[List of tasks]
a - List every dollar amount that appears in the article on debt and gold.
b - In the article on debt and gold, who discovered the unaccounted federal expenditures?
c - Extend the article on debt and gold beyond its final paragraph.

[Document passage]
Segment Open

Special to the Financial Independence Hub
The world is awash in debt, an immense, unfathomable ocean of financial obligations. The stack of IOUs is so enormous, the balances so large, they will never be fully settled without dreadful consequences to the global economy. This tsunami of debt was unleashed in 1971, when Nixon ended the backing of the US dollar with gold.
Since 1971, US debt and gold prices have increased greatly. Traditionally, rampant increases in US debt occur when trying to pull the economy out of an economic downturn as displayed in the spikes that occurred in 2008 and 2020.
Considering the amount of debt that has already been taken on to combat the pandemic — combined with the rising uncertainty involving vaccinations and new strain variants — it can be anticipated that the worst is yet to come. As Democrats push towards passing an additional US$1.9 trillion stimulus package, governments are willing to take on previously unforeseen levels of debt to prop up the economy during the pandemic. This could lead to a promising future for the price of gold.
Manipulation of Precious Metals markets
This divergence has been caused by manipulation of precious metals. A great deal has been written about this and one of the best books on the subject is Rigged – Exposing the Largest Financial Fraud in History, by Stuart Englert.
Price manipulation never lasts, and when it ends there always tends to be a reset to inflation-adjusted levels. The biggest questions are: when and how high will gold and silver prices rise?
However, even with manipulated markets precious metals have outperformed traditional financial markets and have generated over 10% returns in all currencies over the last 20 years.
How soon precious metals rise to normalized levels depends on how rapidly governments and central banks inundate the world with debased dollars and other fiat currencies, and how quickly individuals and institutions lose faith in those increasingly worthless debt-based currencies.
The US national debt alone is nearly US$28 trillion. This doesn’t include the $159 trillion of unfunded liabilities, which brings the total to US$187 trillion or about US$480,000 per American citizen. This number also doesn’t include the $21 trillion in unaccounted federal expenditures discovered by Prof. Mark Skidmore and his economic students at Michigan State University.

Segment Closed

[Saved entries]

Segment Open

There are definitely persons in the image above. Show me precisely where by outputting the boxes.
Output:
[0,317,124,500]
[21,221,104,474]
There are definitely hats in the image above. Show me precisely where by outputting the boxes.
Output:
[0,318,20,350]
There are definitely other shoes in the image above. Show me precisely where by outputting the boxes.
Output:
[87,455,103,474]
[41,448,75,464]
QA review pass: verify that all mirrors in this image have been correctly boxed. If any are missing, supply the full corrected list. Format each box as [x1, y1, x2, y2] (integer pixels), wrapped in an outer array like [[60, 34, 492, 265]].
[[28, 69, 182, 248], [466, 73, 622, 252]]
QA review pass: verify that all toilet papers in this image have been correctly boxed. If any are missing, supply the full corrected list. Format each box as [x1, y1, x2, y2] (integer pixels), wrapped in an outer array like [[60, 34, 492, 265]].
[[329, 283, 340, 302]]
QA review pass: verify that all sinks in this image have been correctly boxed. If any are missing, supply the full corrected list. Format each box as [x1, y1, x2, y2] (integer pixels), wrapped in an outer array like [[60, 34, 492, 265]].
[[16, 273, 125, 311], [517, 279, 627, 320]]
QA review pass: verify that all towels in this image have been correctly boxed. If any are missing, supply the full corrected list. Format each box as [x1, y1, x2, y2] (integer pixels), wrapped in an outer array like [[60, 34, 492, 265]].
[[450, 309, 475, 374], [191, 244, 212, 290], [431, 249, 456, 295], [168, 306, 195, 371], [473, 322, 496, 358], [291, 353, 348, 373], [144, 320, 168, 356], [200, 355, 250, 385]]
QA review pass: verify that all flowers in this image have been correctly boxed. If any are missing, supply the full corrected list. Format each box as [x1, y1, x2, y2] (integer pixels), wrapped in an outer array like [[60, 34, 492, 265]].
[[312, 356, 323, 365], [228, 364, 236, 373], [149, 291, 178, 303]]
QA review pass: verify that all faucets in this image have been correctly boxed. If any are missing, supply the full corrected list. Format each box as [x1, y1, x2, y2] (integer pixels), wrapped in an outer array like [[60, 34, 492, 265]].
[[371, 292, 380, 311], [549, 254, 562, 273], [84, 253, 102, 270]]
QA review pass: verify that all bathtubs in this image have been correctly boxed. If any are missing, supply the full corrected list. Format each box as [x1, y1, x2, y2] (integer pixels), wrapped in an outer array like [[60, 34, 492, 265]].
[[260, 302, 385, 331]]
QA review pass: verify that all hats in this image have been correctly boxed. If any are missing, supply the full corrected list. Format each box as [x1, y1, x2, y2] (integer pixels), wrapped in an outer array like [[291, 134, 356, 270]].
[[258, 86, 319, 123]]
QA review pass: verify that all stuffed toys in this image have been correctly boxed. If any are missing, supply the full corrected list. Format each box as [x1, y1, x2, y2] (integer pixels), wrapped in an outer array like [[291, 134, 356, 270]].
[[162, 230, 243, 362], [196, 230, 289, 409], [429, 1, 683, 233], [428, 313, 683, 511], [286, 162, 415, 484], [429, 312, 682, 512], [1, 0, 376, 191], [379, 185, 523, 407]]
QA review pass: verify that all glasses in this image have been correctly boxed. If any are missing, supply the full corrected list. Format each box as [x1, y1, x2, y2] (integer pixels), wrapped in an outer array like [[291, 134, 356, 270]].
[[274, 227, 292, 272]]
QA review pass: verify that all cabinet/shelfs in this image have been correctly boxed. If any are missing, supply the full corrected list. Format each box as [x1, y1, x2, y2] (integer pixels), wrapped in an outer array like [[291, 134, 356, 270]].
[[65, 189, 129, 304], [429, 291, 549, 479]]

Segment Closed

[Answers provided]
a -
- US$1.9 trillion
- US$28 trillion
- $159 trillion
- US$187 trillion
- US$480,000
- $21 trillion

b - Prof. Mark Skidmore and his economic students at Michigan State University.

c -
Global debt hits 365% of World GDP
Global debt hit $277 trillion last year, or 365% of world gross domestic product (GDP). Public debt as a percentage of GDP has soared to unsustainable and perilous levels. The US debt-to-GDP ratio hit 136% last year. Canada’s debt-to-GDP ratio increased by nearly 80% through the third quarter of 2020, the highest rate among developed nations.
When you translate these incomprehensible and burgeoning debt totals into per capita obligations, it is obvious that they will never be repaid. They can only be inflated away.
Combined with hundreds of trillions in unfunded government liabilities, swelling debt and unregulated financial derivatives form a bottomless abyss that eventually will engulf nations and swamp the entire financial system. Little wonder that in 2002, billionaire investor Warren Buffett dubbed derivatives — which essentially are debt instruments used as collateral to take on more debt — “financial weapons of mass destruction.” At that time derivatives totaled $100 trillion, whereas today they are in excess of $1 quadrillion.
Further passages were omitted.